Monday’s through Wednesday’s were largely spent away from the office under the guise of “covering” our beats–often we’d stroll into work at 9, drop our stuff off and head to the neighboring coffee shop, shoot the shit and chain smoke for a couple of hours, then D would inevitably reveal that his dad had leftover fajitas at his house and it was about lunchtime. We’d head to “pop’s” house, eat, then head back to the office for a couple of hours then call it a day. The pay was crap, we had no medical or dental, but for me it was an ok stopgap until I figured out what I was gonna do with my goddamn life.

But Thursdays…holy shit. Thursday was when we went to print–invariably I would be up until 2 or 3 in the morning finishing that week’s stories, get a few hours of sleep, then head to the office at 6:45 to grind everything out. Morning panic–last minute edits, a ghost story that was “assigned” to one of us that neither of us remembered because it never fucking happened, and layout.

So again, it’s 2008–we were still literally cutting and pasting print onto a layout board. Making space for ads. Changing our ledes or headlines. It was so rushed that D and I would only take one morning smoke break as opposed to our usual 4. Double checking sources and quotes that we literally had saved onto our tape recorders but, fuck us, right?

Finally, we’d go to print sometime around 11AM or noon.

“Lunch?”

“Let’s do this.”

We’d proceed to pick up Jack in the Box, head to D’s, then start eating and drinking for the rest of the day. Friday’s were a wash where we’d get next week’s assignments from our boss while trying to keep from falling asleep, then completely check out for the rest of the day.

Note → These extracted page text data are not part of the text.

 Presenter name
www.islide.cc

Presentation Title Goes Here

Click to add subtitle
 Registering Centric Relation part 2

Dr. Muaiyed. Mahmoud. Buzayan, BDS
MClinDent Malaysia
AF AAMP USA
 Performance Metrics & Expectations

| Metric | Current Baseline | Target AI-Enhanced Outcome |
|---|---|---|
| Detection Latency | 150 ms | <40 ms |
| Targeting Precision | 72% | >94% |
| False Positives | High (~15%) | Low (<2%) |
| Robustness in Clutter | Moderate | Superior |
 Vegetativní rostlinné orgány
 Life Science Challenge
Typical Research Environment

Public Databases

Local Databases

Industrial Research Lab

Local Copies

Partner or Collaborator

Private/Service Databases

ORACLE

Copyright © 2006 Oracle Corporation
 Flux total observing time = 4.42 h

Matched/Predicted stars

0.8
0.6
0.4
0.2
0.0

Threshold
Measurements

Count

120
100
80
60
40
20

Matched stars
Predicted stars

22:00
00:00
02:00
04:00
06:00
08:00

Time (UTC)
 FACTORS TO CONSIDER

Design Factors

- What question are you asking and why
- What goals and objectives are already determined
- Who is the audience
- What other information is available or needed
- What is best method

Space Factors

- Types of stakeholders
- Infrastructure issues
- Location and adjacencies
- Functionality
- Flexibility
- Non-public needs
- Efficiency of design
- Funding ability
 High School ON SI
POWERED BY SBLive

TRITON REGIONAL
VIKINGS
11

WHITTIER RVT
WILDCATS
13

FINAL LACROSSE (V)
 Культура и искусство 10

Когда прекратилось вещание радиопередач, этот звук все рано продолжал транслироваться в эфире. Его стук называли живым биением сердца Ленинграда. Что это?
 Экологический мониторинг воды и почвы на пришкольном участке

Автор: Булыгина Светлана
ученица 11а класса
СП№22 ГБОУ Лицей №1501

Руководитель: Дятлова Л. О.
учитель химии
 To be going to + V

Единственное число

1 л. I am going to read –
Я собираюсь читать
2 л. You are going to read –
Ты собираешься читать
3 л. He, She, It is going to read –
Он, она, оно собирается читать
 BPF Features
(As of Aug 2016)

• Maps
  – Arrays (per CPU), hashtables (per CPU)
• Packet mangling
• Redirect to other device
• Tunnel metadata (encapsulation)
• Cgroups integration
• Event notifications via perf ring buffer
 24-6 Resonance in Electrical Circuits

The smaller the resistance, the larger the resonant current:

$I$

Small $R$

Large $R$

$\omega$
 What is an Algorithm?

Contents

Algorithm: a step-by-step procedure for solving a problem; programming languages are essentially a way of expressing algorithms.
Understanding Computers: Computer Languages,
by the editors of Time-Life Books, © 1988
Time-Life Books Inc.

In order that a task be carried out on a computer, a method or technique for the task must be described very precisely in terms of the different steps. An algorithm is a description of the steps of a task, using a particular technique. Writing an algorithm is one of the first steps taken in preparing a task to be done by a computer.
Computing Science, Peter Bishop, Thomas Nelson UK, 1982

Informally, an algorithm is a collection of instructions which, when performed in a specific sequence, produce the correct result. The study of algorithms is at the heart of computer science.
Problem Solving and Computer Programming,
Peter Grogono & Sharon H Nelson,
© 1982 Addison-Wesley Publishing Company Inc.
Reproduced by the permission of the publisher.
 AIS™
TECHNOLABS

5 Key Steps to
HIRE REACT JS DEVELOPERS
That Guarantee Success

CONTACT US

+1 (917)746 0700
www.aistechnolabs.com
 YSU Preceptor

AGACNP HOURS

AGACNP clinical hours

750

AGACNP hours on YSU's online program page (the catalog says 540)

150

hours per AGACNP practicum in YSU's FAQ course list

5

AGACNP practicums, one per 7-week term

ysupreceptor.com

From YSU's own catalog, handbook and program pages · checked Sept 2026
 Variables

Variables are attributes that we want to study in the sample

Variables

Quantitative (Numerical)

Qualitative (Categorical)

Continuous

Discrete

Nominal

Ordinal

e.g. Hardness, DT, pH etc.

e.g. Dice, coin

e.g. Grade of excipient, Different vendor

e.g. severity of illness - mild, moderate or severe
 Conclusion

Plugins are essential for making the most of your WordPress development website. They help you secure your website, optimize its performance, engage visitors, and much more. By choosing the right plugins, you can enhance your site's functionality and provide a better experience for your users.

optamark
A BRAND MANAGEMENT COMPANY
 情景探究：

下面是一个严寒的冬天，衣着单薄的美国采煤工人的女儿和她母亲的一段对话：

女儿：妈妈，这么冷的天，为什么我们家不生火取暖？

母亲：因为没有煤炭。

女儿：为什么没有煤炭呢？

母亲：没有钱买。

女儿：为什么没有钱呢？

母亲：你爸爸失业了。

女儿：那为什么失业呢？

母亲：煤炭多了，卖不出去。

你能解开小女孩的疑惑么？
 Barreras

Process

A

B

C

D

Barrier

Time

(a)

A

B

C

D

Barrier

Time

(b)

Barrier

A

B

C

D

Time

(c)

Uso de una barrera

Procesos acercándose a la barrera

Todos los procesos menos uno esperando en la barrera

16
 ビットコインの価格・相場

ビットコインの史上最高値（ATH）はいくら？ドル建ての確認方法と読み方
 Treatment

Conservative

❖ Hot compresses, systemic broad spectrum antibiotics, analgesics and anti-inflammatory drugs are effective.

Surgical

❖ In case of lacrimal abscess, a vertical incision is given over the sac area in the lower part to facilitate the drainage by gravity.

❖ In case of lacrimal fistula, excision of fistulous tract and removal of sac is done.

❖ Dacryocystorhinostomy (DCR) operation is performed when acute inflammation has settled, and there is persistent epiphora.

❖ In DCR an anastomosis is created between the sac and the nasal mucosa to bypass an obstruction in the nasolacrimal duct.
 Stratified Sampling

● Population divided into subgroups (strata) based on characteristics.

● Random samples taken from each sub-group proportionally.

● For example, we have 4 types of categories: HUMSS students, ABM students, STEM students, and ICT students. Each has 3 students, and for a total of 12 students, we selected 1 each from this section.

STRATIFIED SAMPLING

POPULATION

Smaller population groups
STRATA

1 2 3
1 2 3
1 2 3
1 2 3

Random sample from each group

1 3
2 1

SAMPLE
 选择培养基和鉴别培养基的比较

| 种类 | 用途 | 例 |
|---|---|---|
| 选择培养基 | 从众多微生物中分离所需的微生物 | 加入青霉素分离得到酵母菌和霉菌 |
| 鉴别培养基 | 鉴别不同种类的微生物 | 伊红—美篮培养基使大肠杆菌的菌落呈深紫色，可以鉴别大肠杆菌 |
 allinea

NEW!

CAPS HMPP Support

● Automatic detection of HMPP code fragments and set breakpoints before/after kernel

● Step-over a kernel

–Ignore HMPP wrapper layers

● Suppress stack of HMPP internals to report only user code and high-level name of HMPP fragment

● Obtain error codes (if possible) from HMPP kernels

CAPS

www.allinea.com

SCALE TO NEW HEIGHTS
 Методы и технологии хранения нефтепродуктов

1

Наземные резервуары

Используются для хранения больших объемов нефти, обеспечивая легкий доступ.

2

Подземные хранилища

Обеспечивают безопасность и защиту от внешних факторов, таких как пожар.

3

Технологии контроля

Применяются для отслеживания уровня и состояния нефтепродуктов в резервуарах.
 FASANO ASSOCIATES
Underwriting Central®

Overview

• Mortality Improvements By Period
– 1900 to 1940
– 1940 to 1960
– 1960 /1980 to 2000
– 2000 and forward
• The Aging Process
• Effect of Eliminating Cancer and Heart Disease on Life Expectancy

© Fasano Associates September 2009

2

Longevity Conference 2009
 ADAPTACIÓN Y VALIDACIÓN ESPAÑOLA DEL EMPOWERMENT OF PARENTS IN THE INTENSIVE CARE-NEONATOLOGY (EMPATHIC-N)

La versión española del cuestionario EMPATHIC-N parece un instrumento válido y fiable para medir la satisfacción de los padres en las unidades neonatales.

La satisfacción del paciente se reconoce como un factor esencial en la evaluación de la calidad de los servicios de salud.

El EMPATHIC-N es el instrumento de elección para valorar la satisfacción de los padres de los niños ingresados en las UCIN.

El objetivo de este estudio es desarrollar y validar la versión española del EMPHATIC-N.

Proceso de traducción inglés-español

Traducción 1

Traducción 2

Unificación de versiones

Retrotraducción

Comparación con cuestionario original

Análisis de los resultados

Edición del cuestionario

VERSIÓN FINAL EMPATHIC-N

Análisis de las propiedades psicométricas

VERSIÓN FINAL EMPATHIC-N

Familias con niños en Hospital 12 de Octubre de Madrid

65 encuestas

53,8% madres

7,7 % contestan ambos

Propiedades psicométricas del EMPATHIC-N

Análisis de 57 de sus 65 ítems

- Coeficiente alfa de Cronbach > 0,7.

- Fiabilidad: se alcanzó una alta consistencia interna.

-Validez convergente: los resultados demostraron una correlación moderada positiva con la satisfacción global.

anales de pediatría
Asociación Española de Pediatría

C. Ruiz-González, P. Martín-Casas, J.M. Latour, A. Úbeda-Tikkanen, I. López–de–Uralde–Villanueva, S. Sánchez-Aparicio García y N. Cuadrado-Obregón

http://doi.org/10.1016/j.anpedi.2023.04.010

I think back to that point in my life with a melancholy fondness. Saudade is what it’s called in Portuguese. My family life was at peak complication for various reasons, but we were also very close. This was about the time I started really hitting the craft beers–every Saturday or Sunday we’d cook fajitas or steaks on the grill. What was once my dad’s grill was now mine after my parent’s divorce, so I took over grilling duties. It was my time to sit outside, blast my post-rock, and drink my beer. My mom would buy the meat and I’d go and buy the beer. At the time I was heavily invested in Pyramid’s Hefeweizen.

This Hi-Res brings back those memories–that sweetness that hits the front of your tongue while you look out over a sunny day. I would drive to the HEB on north Trenton because they had an excellent beer selection, then I’d drive through the surrounding neighborhoods looking at houses that I liked. Picturing myself living in them, inviting my mom and sister over on weekends, my dad on alternate weekends. Cookouts with the family are ingrained in me and it’s something I’ve sorely lacked while living in Indiana these past six years.

I still like looking at houses. I still envision a place that will actually be mine. And it’s still a warm feeling.